Dans une région où les experts évaluent l’espérance de vie des femmes transgenres à seulement 30 à 35 ans, Vicky Hernández n’a même pas duré aussi longtemps.

Mme Hernández avait 26 ans lorsqu’elle a été retrouvée touchée dans l’œil dans une rue du Honduras, une limace de calibre inconnu et un préservatif usagé à côté de son corps.

Douze ans plus tard, les enquêteurs n’ont toujours pas effectué de tests médico-légaux sur ces preuves. On ne sait toujours pas si les autorités ont jamais pratiqué une autopsie. Et deux autres femmes transgenres qui ont déclaré avoir vu une voiture de patrouille de police rouler vers Mme Hernández juste avant qu’elle ne s’enfuie et disparaissent ont été elles-mêmes tuées moins d’un an après sa mort.

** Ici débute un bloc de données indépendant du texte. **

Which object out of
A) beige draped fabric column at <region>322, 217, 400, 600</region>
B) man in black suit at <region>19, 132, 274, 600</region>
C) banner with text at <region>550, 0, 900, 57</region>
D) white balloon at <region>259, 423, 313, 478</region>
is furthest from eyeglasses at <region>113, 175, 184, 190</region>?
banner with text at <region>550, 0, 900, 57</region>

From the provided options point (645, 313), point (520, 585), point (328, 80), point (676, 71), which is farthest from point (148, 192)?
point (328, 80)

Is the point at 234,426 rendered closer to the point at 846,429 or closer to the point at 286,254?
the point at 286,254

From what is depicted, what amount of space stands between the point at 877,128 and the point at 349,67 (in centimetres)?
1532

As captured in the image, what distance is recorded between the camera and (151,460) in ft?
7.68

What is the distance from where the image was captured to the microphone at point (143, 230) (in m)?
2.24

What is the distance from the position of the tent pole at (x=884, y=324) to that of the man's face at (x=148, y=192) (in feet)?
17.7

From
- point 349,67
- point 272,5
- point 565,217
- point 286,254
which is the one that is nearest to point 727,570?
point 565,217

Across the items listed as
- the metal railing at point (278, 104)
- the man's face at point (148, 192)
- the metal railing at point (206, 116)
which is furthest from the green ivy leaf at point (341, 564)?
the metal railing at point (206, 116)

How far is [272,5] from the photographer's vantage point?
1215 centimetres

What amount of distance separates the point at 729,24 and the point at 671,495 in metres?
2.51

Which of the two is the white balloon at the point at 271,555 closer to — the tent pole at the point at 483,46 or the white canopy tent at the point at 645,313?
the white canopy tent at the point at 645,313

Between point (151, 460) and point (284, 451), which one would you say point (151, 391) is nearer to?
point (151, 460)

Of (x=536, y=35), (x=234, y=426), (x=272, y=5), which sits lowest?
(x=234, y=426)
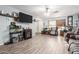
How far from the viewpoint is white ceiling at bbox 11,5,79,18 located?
113 inches

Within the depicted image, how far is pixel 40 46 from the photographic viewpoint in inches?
131

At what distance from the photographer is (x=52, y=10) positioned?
127 inches

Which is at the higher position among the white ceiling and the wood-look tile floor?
the white ceiling

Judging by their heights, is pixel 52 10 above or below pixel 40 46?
above

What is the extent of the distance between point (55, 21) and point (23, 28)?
192 cm

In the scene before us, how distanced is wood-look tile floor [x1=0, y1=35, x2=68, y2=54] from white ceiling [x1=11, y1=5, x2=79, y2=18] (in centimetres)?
78

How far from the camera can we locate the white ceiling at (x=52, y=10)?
2.87 meters

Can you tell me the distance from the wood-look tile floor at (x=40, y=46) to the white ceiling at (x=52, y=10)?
78 centimetres

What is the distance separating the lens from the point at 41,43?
11.5 feet

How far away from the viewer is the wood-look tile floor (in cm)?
315

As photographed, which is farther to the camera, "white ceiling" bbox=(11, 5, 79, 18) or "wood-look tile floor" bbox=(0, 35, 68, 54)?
"wood-look tile floor" bbox=(0, 35, 68, 54)

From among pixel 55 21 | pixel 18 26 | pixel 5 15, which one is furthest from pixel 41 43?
pixel 5 15

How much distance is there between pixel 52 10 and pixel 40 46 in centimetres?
126

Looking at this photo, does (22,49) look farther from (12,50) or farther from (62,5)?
(62,5)
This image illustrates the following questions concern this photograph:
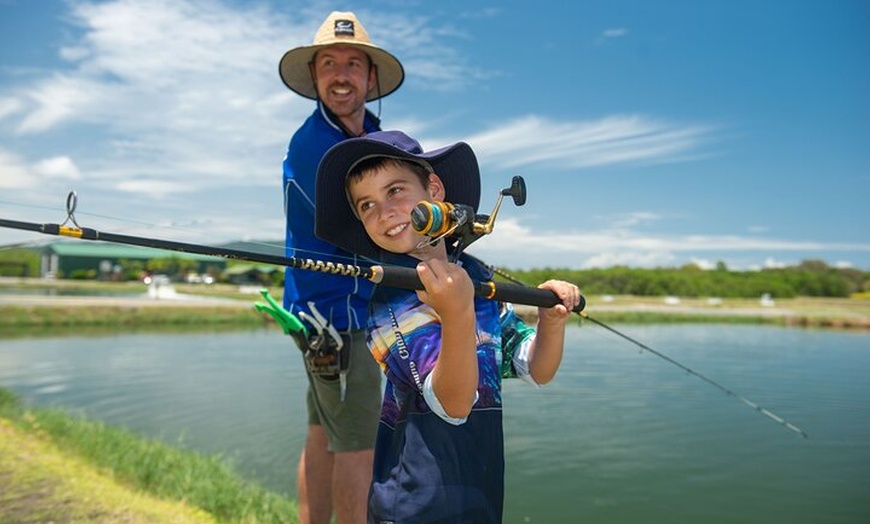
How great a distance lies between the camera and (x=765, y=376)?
1396cm

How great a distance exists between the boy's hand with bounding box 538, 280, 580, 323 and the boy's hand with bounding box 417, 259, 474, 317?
0.59m

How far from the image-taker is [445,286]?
142cm

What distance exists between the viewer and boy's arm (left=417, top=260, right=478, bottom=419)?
1.43 m

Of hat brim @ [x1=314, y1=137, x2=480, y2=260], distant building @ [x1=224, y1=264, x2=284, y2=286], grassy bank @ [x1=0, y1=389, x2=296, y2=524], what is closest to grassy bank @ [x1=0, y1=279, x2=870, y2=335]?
distant building @ [x1=224, y1=264, x2=284, y2=286]

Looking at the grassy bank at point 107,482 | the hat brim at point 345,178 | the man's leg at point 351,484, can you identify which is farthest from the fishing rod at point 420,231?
the grassy bank at point 107,482

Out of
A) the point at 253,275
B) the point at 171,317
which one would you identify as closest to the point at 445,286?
the point at 171,317

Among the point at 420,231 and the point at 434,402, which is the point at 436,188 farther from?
the point at 434,402

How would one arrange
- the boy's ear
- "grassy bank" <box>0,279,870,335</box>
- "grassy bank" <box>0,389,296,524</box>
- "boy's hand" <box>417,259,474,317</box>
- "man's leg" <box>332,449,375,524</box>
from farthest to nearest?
"grassy bank" <box>0,279,870,335</box> < "grassy bank" <box>0,389,296,524</box> < "man's leg" <box>332,449,375,524</box> < the boy's ear < "boy's hand" <box>417,259,474,317</box>

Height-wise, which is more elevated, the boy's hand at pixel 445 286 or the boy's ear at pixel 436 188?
the boy's ear at pixel 436 188

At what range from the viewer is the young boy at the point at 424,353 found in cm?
169

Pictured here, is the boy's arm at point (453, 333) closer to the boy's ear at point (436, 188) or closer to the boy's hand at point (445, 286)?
the boy's hand at point (445, 286)

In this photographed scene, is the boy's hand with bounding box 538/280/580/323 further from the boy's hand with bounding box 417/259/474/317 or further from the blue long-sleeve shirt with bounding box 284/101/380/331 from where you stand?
the blue long-sleeve shirt with bounding box 284/101/380/331

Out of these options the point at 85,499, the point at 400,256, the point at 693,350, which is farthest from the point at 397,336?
the point at 693,350

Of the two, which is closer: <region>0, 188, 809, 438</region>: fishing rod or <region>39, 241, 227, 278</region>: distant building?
<region>0, 188, 809, 438</region>: fishing rod
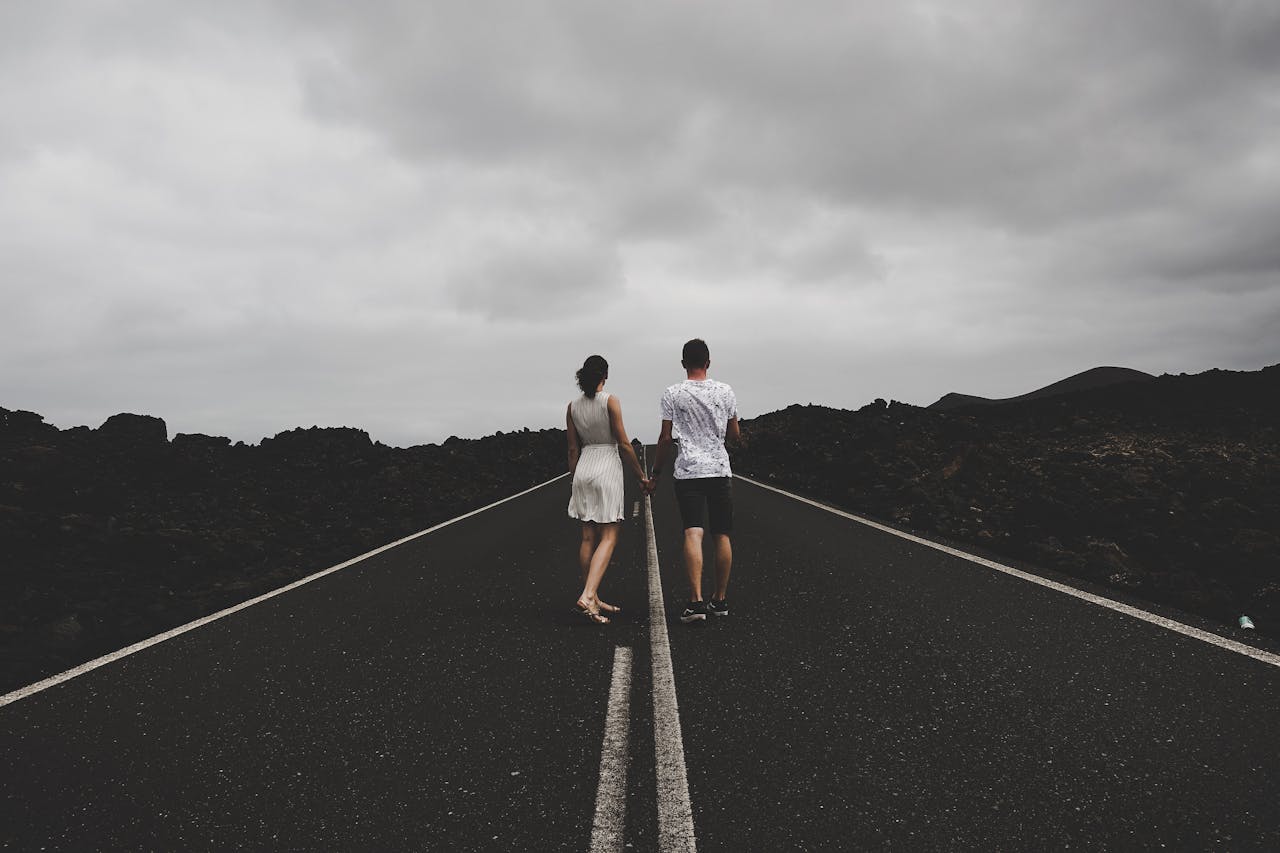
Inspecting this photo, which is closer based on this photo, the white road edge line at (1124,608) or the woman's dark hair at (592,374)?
the white road edge line at (1124,608)

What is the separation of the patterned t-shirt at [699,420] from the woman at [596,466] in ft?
1.43

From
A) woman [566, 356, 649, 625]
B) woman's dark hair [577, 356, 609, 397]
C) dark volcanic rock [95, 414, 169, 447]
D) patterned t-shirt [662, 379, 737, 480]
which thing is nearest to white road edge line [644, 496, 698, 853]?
woman [566, 356, 649, 625]

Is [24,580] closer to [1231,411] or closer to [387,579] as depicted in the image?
[387,579]

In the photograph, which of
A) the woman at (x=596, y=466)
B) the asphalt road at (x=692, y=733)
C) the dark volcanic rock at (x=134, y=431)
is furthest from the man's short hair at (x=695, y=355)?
the dark volcanic rock at (x=134, y=431)

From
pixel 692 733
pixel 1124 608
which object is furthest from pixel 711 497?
pixel 1124 608

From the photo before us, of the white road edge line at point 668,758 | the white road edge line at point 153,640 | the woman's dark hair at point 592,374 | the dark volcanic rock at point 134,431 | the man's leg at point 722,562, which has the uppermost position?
the dark volcanic rock at point 134,431

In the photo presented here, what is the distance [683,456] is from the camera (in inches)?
238

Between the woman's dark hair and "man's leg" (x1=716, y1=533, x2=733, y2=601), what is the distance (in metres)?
1.65

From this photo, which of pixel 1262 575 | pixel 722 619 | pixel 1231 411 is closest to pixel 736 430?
pixel 722 619

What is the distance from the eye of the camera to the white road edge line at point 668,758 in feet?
9.12

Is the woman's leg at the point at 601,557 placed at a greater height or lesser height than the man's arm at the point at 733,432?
lesser

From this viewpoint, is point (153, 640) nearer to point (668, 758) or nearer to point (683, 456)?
point (683, 456)

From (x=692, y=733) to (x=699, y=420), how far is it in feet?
9.13

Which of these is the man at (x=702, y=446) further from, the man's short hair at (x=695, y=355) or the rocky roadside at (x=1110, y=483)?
the rocky roadside at (x=1110, y=483)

Mais maintenant, l’affaire est peut-être sur le point d’entrer dans l’histoire juridique, car un tribunal régional des droits de l’homme se demande si le gouvernement hondurien est responsable de la mort de Mme Hernández et doit à sa famille des réparations.

C’est la première fois que la Cour interaméricaine des droits de l’homme se prononcera sur la question de savoir si les gouvernements ont suffisamment fait pour protéger les personnes transgenres. Et tandis que l’affaire Hernández met en lumière un modèle d’abus contre les personnes vulnérables au Honduras, il est surveillé de près dans une région où de nombreux pays restent hostiles envers les personnes transgenres.

Le tribunal, basé au Costa Rica, pourrait ordonner au gouvernement hondurien de promulguer des mesures destinées à prévenir la violence contre les personnes transgenres, créant ainsi un précédent juridique dans la région.

Le meurtre de Mme Hernández en San Pedro Sula a été parmi les premiers d’une explosion de meurtres de femmes transgenres au Honduras qui a suivi un coup d’État de juin 2009 dans lequel le président du pays a été chassé du lit et exilé.

Le lendemain matin, Mme Hernández, une travailleuse du sexe, a été retrouvée morte après une nuit au cours de laquelle, en raison d’un couvre-feu strict, personne d’autre que les forces de l’ordre et les autorités militaires n’était censé errer dans les rues.

Ce moment est considéré comme critique, car il suggère que ce qui pourrait normalement être considéré comme une simple mort de plus dans l’une des villes les plus dangereuses de l’un des pays les plus dangereux du monde aurait pu être quelque chose de plus: un meurtre extrajudiciaire. Le gouvernement a nié que ses forces aient joué un rôle, mais pour beaucoup, les circonstances ont soulevé de fortes soupçons que celui qui voulait la mort de Mme Hernández portait un uniforme.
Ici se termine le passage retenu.